> TEXT EXCERPT:
☆ ☆ ☆ ☆ ☆ ☆ ☆

So that's one item checked off the TODO list.

Marvin Humphrey


Re: Release strategies

Posted by Peter Karman <pe...@peknet.com>.
Marvin Humphrey wrote on 1/22/10 6:32 PM:
> On Thu, Jan 14, 2010 at 08:22:32PM -0800, Marvin Humphrey wrote:
>>> How can I help move toward a KS 0.30 release?
>> I'll draw up a todo list.
> 
> I've updated the TODO list on the KinoSearch wiki:
> 
>   http://www.rectangular.com/kinosearch/wiki/ToDoList
> 
> To summarize, I think we need to move in three stages:

I'm still not sure that it's really necessary to fork a KinoSearch2, and I have 
some worry that it might confuse more than help. But I'll defer to you, Marvin, 
on this since this is your baby.

Thanks for responding to my original plea in such a gracious way.

-- 
Peter Karman  .  http://peknet.com/  .  peter@peknet.com

Re: [KinoSearch] Release strategies

Posted by Marvin Humphrey <ma...@rectangular.com>.
On Thu, Jan 14, 2010 at 08:22:32PM -0800, Marvin Humphrey wrote:
> > How can I help move toward a KS 0.30 release?
> 
> I'll draw up a todo list.

I've updated the TODO list on the KinoSearch wiki:

  http://www.rectangular.com/kinosearch/wiki/ToDoList

To summarize, I think we need to move in three stages:

First, we need a KinoSearch 0.30_08 release, which must be index-compatible
with 0.30_072.  There has been a lot of churn in the code base since 0.30_07
came out, and it would be nice to give our users the option of downgrading
without needing to reindex if 0.30_08 turns out to have problems.

Next, we need a KinoSearch 0.30_09 release, where we make some changes to the
index format which earlier releases will not be able to read.

After that, we can release KinoSearch2.  The main thing I think we should do
in between KinoSearch 0.30_09 and KinoSearch2 is finish the class
reorganization we discussed a little while back (Moving Schema, FieldType
under KinoSearch2::Plan, Searcher to KinoSearch2::Search::IndexSearcher, etc).

One thing that is omitted from the TODO list for KinoSearch2 is opening up the
APIs for classes under Store -- InStream, OutStream, FileHandle, DirHandle --
which have been substantially improved since 0.30_07 came out and are close to
ready for public use.  I had originally planned to make them available for
0.30_08, but they shouldn't block.

☆ ☆ ☆ ☆ ☆ ☆ ☆

> DATASET SECTION:
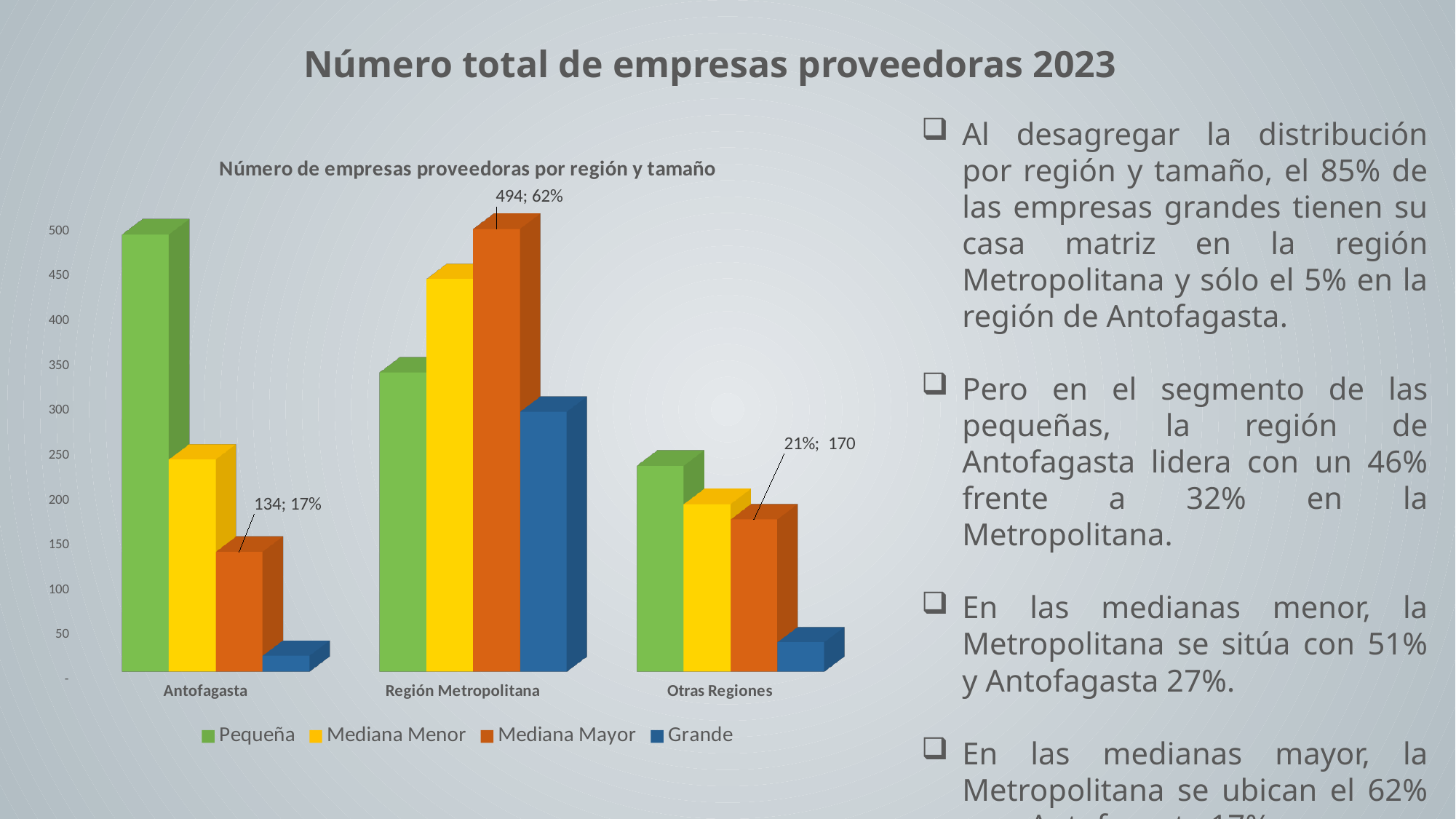
How many series does the legend list? 4 What type of chart is shown on the slide? Bar chart Is the value of the Grande bar for Región Metropolitana greater or less than 250? greater Which is larger: the Pequeña bar for Antofagasta or the Pequeña bar for Región Metropolitana? Antofagasta What is the difference between the Mediana Mayor values for Región Metropolitana and Antofagasta? 360 How many regions (categories) are shown on the x axis? 3 Is the value of the Grande bar for Antofagasta greater or less than 50? less What is the value of the Mediana Mayor bar for Antofagasta? 134 Which region has the highest Mediana Mayor value? Región Metropolitana What is the value of the Mediana Mayor bar for Otras Regiones? 170 What is the value of the Mediana Mayor bar for Región Metropolitana? 494 What percentage is shown in the data label for Mediana Mayor in Región Metropolitana? 62%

☆ ☆ ☆ ☆ ☆ ☆ ☆

> ASSIGNMENT: Repeat word for word the part of the KinoSearch release thread that opens with the words containing "I'm still not" and closes with "is your baby.".

> TASK RESULT:
I'm still not sure that it's really necessary to fork a KinoSearch2, and I have 
some worry that it might confuse more than help. But I'll defer to you, Marvin, 
on this since this is your baby.